Tax Planning

Small companies have been requested to have a look at key areas and become involved in EOFY tax planning now

Tax advisors are stepping in earlier this year with a special warning to small businesses to act now.

HLB tax partner Judd Sydney Peter Bembrick said fiscal 2020/21 economic uncertainty should motivate SMEs to revisit tax planning strategies now – not at the last minute.

After a year of turmoil, small business owners and individuals should all try to maximize their returns and recover losses from last year’s downturn.
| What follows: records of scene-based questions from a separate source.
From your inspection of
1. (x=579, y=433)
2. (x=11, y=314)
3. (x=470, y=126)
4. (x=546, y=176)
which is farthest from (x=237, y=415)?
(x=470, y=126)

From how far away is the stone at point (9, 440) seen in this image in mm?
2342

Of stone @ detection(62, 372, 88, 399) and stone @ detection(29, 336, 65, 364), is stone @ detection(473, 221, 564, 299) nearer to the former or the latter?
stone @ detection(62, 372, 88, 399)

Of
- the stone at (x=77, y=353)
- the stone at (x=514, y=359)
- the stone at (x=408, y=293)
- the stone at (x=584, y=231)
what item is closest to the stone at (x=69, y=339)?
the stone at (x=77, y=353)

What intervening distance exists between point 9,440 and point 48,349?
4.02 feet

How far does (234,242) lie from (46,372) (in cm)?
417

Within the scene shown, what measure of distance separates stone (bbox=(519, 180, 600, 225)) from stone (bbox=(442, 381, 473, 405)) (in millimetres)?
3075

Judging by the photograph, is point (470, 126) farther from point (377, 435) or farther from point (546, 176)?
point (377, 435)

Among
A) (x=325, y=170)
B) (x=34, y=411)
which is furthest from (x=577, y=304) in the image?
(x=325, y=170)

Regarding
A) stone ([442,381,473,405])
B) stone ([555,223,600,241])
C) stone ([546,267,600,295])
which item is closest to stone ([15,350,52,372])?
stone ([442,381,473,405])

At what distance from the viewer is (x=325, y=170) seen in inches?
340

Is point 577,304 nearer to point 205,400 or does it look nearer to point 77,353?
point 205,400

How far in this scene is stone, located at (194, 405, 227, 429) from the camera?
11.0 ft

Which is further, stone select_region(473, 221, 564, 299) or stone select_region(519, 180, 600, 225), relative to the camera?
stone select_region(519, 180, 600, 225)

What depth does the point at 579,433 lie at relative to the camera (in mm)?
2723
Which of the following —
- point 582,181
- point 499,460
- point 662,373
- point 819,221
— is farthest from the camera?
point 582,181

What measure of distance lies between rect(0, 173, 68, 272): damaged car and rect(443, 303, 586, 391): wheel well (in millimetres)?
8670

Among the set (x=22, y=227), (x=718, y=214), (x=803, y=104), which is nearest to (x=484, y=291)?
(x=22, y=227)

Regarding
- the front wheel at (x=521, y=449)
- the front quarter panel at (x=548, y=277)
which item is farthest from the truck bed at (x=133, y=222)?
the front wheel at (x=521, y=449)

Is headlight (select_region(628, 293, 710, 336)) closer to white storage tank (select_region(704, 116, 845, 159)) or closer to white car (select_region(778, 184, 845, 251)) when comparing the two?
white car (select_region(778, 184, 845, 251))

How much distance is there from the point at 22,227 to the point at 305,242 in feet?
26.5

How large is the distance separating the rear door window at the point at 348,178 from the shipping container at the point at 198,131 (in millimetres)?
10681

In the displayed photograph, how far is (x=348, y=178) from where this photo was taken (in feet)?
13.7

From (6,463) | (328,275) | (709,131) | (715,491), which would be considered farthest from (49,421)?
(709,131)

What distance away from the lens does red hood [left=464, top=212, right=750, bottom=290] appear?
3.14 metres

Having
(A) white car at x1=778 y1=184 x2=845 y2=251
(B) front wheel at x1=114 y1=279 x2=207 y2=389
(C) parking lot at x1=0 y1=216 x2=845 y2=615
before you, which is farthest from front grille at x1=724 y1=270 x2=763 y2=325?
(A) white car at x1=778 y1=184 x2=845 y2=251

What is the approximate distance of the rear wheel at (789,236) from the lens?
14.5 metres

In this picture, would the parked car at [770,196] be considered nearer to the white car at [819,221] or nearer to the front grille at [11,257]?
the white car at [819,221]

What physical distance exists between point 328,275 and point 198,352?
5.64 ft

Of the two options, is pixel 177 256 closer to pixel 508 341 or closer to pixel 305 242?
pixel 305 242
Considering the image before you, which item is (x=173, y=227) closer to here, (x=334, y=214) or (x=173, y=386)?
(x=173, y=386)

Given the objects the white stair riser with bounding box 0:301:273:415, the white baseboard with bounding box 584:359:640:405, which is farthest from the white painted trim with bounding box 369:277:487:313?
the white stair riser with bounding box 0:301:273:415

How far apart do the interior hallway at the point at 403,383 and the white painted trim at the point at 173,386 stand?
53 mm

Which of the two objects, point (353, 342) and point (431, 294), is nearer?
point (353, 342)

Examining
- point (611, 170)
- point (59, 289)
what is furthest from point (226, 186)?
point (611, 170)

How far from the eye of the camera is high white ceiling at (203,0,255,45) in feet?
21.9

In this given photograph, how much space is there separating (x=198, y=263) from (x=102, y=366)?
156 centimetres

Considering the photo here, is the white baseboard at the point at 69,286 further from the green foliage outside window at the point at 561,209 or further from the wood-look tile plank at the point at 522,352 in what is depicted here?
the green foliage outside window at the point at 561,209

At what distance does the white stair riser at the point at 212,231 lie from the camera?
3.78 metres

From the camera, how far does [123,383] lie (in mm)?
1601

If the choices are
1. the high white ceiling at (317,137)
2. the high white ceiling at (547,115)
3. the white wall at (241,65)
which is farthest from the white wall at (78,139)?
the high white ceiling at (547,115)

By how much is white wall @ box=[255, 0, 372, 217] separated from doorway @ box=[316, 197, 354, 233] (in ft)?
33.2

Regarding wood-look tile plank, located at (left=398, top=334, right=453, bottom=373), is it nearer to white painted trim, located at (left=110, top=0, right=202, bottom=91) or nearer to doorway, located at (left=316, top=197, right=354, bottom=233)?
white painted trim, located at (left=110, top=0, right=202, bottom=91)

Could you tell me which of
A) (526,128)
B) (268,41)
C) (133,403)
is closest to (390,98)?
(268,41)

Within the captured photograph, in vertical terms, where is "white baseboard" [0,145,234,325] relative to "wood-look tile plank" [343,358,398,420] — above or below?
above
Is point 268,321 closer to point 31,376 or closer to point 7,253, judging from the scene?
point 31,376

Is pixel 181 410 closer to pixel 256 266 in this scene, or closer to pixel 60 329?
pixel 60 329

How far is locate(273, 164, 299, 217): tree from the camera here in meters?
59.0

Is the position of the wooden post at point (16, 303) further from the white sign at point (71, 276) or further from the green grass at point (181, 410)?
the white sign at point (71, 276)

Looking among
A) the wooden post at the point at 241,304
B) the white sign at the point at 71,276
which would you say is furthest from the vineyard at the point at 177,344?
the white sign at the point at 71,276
“There have been a number of stimulus measures over the past year, including JobKeeper and JobSeeker – some of which have already been hired – and the early release of the superannuation system. So it’s important to get people back on balance.” Mr. Bembrick said.

“Filing a tax return sooner rather than later also reduces ongoing quarterly tax payments. Therefore, the key message for taxpayers is to consider tax planning strategies now or to take the risk of paying a heavy price. “

Entrepreneurs need to be aware of their specific tax obligations as well as any measures taken to minimize the amount of tax paid.

Mr. Bembrick has encouraged small businesses to pay special attention to the following key areas:

  • Super Guarantee (SG): SG contributions must be paid by June 30, 2021 in order to receive a tax deduction in the 2020/21 financial year. The pension fund must receive these contributions by June 30th. He said that some clearinghouses may take more than a week to submit the payment to the super fund. It would therefore be advisable to ensure that the superannuation is paid out by mid-June if possible.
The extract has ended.